Minister of the Right, who rebuilt the ruins of Former Middle Counselor Teika’s house in Saga, would sometimes go there and on twentieth of eight month, on death anniversary of Lord Teika, he ordered Buddhist services and invited to compose poems. Recalling autumn...
− Tamesuke
為相
Meeting at long last,
on the eighth month of autumn,
on the twentieth day,
even still, grieving for one unseen,
sleeves are wet with tears.
めぐりあふ | meguriau |
秋のはつきの | aki no hatsuki no |
はつかにも | hatsuka ni mo |
見ぬ世をとへば | munu yo wo toeba |
袖ぞ露けき | sode zo tsuyukeki |
The poem was composed on Fujiwara no Teika’s 藤原定家 (1162−1241) death anniversary (20th day of Eighth Lunar month, which was considered autumn) by Reizei Tamesuke 冷泉為相 (1263−1328), Teika’s grandson born over twenty years after Teika’s passing.

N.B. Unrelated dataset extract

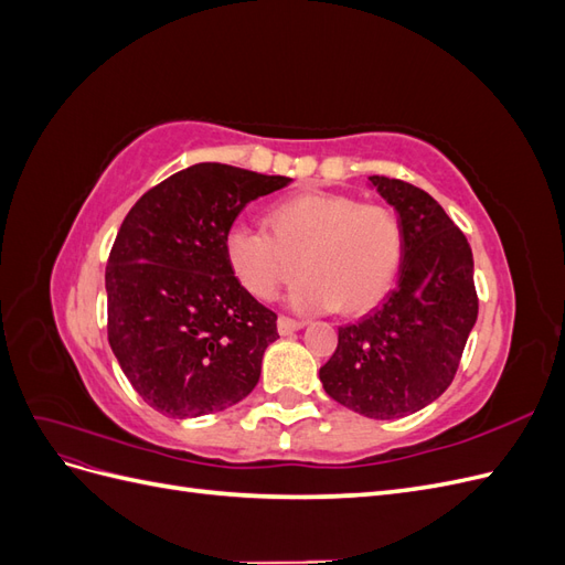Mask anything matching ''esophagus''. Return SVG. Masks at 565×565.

The poem itself is not particularly exceptional but its headnote in the fourteenth imperial collection Gyokuyōwakashū 玉葉和歌集 (shortedned as Gyokuyōshū 玉葉集, Collection of Jeweled Leaves; 1312) is of some value, for it suggests that Minister of the Right (右大臣 Udaijin), identified as Nijō Michihira 二条道平 (1287−1335), was in possession of Teika’s old villa in Saga − the same villa that is said to had been decorated with poems collected in Ogura Hyakunin Isshu. The detail itself is minor but in a largely unclear history of Teika’s villa, it is nevertheless valuable.
* Gyokuyōshū was commissioned by Retired Emperor Fushimi (伏見院 Fushimi-in; 1265−1317) and compiled by Teikas’ great-grandson and Tamesuke’s nephew Kyōgoku Tamekane 京極為兼 (1254−1332).